Il a suffi d’une mobilisation médiatique d’entrepreneurs sur les réseaux sociaux se qualifiant eux-mêmes de « pigeons », pour que le gouvernement, en une semaine, recule sur l’imposition des plus-values au régime progressif.
François Hollande avait annoncé qu’il allait aligner la fiscalité du capital sur celle du travail : il a failli le faire ! Les pigeons ont eu raison de lui. Les pigeons ? Quelques individus se défissant comme « Mouvement de défense des entrepreneurs français » qui ont monté fin septembre un site web et ont recueilli 60 000 approbations Facebook en l’espace d’une semaine. De quoi s’agit-il ?
Jusqu’à présent, les plus-values sur actions (différences entre l’achat et la vente) étaient taxées à un régime de faveur de 19% plutôt qu’au barème progressif dont le taux marginal le plus élevé était de 41%. Une nouvelle tranche de 45% a été créée cette année. Rajoutez à celle-ci les prélèvements sociaux (CSG, CRDS…) de plus de 15% et une taxation de 60% est rendue possible à partir d’un seuil annuel néanmoins consistant (150 000 € par membre du foyer). Comme les taxations de plus-values réalisées sur des portefeuilles boursiers ne faisaient pas vibrer grand monde, voilà qu’il était nécessaire de lâcher des pigeons.
Qui sont-ils ? Des entrepreneurs qui ont monté ou repris une société et qui comptent bien la vendre un jour. L’argument massue : nous avons travaillé de nombreuses années pour réaliser cette entreprise, nous n’avons pas ménagé nos efforts, nous avons pris des risques et voilà que vous allez soumettre à l’impôt au barème progressif d’une année le travail de plusieurs années ! Nous voulons être taxés comme tout le monde. Discours acceptable a priori, tellement acceptable que le gouvernement a dû reculer très vite avec quatre aménagements [[Prélèvement forfaitaire maintenu en cas de détention de plus de 10% du capital depuis plus de 5 ans, abattement progressif pouvant aller jusqu’à 40% au bout de 6 ans de détention, exonération en cas de réinvestissement dans une nouvelle entreprise, régime transitoire pour 2012.]], aussitôt catalogués de « véritable usine à gaz » par Olivier Duha, président de Croissance plus [[Organisation patronale d’entreprises dites « de croissance »]]. Le tout accompagné d’un discours digne du café du commerce sur la contribution essentielle des créateurs d’entreprises à l’économie : on le sait, sans eux, point de salut ! Au final, en filigrane, l’appel au retour au prélèvement forfaitaire.
Mais d’abord, où sont les vrais pigeons ? Ceux qui sont taxés lorsqu’ils vendent leur entreprise ? Mais qu’est-ce qui fait la valeur d’une entreprise ? Les perspectives futures de dividendes. Autrement dit, ce qui est distribué aux actionnaires et non aux salariés, qui sont ceux qui créent effectivement la richesse. Ne serait-ce pas plutôt les salariés les pigeons ?

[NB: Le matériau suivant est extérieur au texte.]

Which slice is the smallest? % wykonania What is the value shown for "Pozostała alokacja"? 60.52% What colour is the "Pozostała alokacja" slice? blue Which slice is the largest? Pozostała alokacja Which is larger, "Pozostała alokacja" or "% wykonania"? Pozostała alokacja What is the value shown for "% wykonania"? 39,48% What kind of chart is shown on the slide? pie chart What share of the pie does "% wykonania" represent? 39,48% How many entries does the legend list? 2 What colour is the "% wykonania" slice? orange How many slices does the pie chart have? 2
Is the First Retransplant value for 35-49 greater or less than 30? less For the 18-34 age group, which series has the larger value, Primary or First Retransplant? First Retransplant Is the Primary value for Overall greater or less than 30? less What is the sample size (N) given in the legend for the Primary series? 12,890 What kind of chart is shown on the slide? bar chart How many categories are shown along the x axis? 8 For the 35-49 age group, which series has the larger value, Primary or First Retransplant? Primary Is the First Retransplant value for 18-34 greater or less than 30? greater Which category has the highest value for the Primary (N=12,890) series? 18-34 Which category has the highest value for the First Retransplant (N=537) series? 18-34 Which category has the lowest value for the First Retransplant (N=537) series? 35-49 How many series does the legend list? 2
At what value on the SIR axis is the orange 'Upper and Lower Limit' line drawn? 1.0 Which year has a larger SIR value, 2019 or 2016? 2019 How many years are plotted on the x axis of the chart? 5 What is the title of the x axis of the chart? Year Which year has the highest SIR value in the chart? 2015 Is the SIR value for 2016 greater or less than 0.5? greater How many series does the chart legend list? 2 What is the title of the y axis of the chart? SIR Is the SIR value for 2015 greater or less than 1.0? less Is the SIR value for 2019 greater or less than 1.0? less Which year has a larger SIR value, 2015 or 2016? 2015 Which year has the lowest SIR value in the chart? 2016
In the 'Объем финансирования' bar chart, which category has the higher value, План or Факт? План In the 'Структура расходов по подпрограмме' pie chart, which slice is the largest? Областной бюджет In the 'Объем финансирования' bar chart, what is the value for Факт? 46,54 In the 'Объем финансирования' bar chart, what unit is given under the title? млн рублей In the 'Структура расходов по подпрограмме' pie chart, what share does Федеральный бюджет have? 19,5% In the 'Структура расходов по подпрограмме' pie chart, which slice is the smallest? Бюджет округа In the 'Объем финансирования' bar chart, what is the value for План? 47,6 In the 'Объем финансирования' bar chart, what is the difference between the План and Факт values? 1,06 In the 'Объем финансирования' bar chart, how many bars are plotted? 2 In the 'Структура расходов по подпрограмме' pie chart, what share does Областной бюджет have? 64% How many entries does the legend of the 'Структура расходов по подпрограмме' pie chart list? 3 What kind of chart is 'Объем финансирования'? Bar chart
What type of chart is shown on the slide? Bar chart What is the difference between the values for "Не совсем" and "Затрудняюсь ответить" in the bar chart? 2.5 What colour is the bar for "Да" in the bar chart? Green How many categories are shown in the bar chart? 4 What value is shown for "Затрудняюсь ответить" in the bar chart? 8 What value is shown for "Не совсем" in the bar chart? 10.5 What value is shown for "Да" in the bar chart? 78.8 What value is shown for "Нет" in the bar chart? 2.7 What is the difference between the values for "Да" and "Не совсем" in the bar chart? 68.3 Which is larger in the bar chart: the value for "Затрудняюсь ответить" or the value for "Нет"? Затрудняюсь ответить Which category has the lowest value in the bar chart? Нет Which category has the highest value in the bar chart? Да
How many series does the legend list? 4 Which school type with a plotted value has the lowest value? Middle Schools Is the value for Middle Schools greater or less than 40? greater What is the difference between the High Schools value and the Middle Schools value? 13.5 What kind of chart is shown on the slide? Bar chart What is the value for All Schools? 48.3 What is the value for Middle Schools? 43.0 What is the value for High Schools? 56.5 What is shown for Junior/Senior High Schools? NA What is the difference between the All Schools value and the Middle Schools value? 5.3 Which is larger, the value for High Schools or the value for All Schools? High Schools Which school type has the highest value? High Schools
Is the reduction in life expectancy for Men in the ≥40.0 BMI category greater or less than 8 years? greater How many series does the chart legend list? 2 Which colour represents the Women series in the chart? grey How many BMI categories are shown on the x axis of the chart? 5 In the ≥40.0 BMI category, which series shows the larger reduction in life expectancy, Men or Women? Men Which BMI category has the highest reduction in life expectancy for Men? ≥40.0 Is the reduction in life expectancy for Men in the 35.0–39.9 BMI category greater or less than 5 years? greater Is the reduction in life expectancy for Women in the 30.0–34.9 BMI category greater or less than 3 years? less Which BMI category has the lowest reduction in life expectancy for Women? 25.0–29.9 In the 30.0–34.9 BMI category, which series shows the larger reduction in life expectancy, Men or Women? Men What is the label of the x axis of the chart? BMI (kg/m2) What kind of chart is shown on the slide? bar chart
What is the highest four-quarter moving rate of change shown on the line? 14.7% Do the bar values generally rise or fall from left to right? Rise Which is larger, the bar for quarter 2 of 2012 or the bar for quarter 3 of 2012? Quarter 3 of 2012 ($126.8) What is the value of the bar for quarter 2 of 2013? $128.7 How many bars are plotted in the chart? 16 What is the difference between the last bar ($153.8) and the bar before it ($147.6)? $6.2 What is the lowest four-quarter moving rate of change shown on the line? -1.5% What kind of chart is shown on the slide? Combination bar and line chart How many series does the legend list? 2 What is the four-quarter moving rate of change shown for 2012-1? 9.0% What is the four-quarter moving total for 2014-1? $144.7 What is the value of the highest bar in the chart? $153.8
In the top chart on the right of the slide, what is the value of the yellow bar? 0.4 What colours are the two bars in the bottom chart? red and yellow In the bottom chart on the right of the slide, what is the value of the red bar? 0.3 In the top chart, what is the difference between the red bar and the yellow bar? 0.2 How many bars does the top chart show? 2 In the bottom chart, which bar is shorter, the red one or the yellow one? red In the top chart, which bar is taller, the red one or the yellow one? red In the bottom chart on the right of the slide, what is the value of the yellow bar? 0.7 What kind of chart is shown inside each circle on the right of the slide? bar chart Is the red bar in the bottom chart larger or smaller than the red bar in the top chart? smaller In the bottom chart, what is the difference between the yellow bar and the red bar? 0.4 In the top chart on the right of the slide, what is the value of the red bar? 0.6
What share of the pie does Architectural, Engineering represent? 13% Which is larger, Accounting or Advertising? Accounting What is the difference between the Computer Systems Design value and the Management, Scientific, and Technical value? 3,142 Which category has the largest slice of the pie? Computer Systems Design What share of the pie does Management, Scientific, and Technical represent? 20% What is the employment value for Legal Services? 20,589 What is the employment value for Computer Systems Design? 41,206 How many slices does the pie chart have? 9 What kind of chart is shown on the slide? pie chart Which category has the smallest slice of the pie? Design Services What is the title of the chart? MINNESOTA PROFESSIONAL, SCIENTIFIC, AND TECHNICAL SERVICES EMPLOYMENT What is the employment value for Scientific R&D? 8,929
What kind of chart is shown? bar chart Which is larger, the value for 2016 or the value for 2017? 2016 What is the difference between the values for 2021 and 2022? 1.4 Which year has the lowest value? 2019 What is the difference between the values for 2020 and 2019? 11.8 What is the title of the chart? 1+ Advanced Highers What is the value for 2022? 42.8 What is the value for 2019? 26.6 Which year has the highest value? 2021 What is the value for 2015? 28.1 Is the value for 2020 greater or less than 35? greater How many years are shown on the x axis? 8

Voilà le propre de l’idéologie libérale dominante : renverser une situation pour la faire passer comme normale. Quid de l’effort des salariés ? Quid de l’initiative collective ? Comment passer sous silence le fait que 10% du PIB de notre pays est réalisé par l’économie sociale et solidaire dont la valorisation du capital n’est pas à l’origine de l’initiative économique ? Comment ne pas se rappeler que lorsque des salariés se mettent en SCOP, leurs parts sociales ne sont pas revalorisées mais servent à la pérennité de l’entreprise ? Oui, les entrepreneurs prennent des risques, notamment lorsqu’ils se mettent cautions solidaires des prêts que la banque accorde à l’entreprise. Oui certains d’entre eux sont endettés à vie en cas de faillite de l’entreprise à cause d’un système bancaire qui ne veut plus prendre des risques. Mais la solution ne consiste pas à prendre acte de ce système mais d’avancer vers un système bancaire socialisé qui financerait de façon collective les risques pris par des entreprises qui seraient elles-même propriété collective.
Mais cela suppose de donner à l’économie sociale et solidaire d’autres ambitions que celle d’être un troisième secteur cohabitant avec le privé et le public. Sans cette révolution idéologique qui consiste à promouvoir les initiatives collectives, le gouvernement reculera toujours devant cette défense irrationnelle de l’entrepreneur, qualifié de créateur de richesses. C’est une capitulation devant le discours dominant, un refus de la transformation sociale qui ne peut qu’aboutir à de nouvelles défaites.